Where Romney and his macho goon, Paul Ryan, want to enable the wealthiest Americans to pay less in taxes (passing the savings onto you!), Obama has taken a different approach. He has his own tax cuts as well, like the ones he offered to 3.5 million small businesses so that they could provide health care coverage for their employees.

This list could keep going and going – check out this site if you want more reasons to pull the handle (or mark the form, or press the button, or squeeze the parrot – whatever happens in American elections) for Obama today.

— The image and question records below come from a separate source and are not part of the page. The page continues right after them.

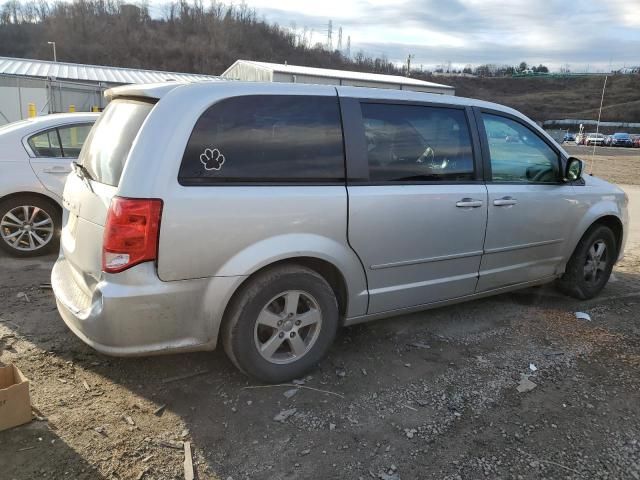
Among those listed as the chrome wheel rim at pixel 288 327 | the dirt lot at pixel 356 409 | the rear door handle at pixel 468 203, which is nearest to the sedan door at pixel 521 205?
the rear door handle at pixel 468 203

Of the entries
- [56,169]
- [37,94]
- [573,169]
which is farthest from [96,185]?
[37,94]

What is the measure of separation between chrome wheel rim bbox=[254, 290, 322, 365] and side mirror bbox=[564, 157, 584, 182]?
2742 mm

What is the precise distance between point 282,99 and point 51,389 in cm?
224

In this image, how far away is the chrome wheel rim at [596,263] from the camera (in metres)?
5.14

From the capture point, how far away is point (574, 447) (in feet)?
9.40

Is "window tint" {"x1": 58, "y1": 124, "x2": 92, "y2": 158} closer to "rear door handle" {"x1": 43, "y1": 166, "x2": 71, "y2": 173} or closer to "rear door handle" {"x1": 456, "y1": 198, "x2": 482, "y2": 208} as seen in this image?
"rear door handle" {"x1": 43, "y1": 166, "x2": 71, "y2": 173}

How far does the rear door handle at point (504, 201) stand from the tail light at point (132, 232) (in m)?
2.60

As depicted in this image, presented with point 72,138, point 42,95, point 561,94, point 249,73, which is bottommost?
point 72,138

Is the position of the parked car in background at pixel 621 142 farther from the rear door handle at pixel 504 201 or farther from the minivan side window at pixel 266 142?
the minivan side window at pixel 266 142

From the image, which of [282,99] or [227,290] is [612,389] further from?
[282,99]

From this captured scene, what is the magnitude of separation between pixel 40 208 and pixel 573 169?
17.9ft

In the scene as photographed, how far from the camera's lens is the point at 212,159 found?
296 centimetres

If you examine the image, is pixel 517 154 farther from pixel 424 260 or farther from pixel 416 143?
pixel 424 260

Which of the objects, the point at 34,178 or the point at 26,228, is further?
the point at 26,228
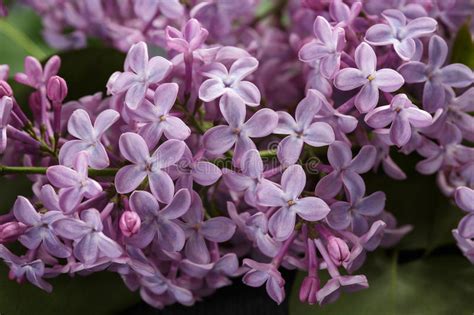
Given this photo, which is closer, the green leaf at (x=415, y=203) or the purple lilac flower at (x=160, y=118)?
the purple lilac flower at (x=160, y=118)

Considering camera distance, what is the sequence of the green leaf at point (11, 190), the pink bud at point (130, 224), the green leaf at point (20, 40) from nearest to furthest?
the pink bud at point (130, 224) → the green leaf at point (11, 190) → the green leaf at point (20, 40)

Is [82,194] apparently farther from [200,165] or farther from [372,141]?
[372,141]

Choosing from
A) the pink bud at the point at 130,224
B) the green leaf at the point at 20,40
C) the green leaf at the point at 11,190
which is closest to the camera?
the pink bud at the point at 130,224

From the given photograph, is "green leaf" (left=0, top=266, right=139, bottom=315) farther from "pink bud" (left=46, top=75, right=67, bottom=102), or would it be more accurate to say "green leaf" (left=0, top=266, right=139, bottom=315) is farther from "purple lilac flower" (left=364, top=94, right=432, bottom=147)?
"purple lilac flower" (left=364, top=94, right=432, bottom=147)

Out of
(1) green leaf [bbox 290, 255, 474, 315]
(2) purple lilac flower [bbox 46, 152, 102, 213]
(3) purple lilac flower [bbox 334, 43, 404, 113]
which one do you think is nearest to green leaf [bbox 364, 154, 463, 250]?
(1) green leaf [bbox 290, 255, 474, 315]

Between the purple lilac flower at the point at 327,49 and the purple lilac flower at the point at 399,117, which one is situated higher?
the purple lilac flower at the point at 327,49

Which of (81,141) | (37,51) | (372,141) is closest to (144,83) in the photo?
(81,141)

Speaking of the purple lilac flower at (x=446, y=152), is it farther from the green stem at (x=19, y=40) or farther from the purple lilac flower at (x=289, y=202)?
the green stem at (x=19, y=40)

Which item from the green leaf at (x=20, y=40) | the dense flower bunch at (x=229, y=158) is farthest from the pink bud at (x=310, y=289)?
the green leaf at (x=20, y=40)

America has been moving forward, despite the incessant fighting by the Republican uber-right to see Obama fail at whatever cost. I don’t know if the country can ever rise above its partisan lines in the sand, but as an outside observer, it just seems obvious which of these candidates is wearing the white hat here. Note that I just made a cowboy-movie reference, not a racial comment. Yikes.

So let’s kill off the Redskins Rule, even though it is deeply awesome that such a thing exists. Please vote today – don’t trust the masses to do it for you and pick the right winner. Remember, the masses kept According To Jim on the air for way too many seasons. Go out, vote, and vote with your conscience.

Also, go Cowboys. Or whoever. Just not the goddamn Patriots.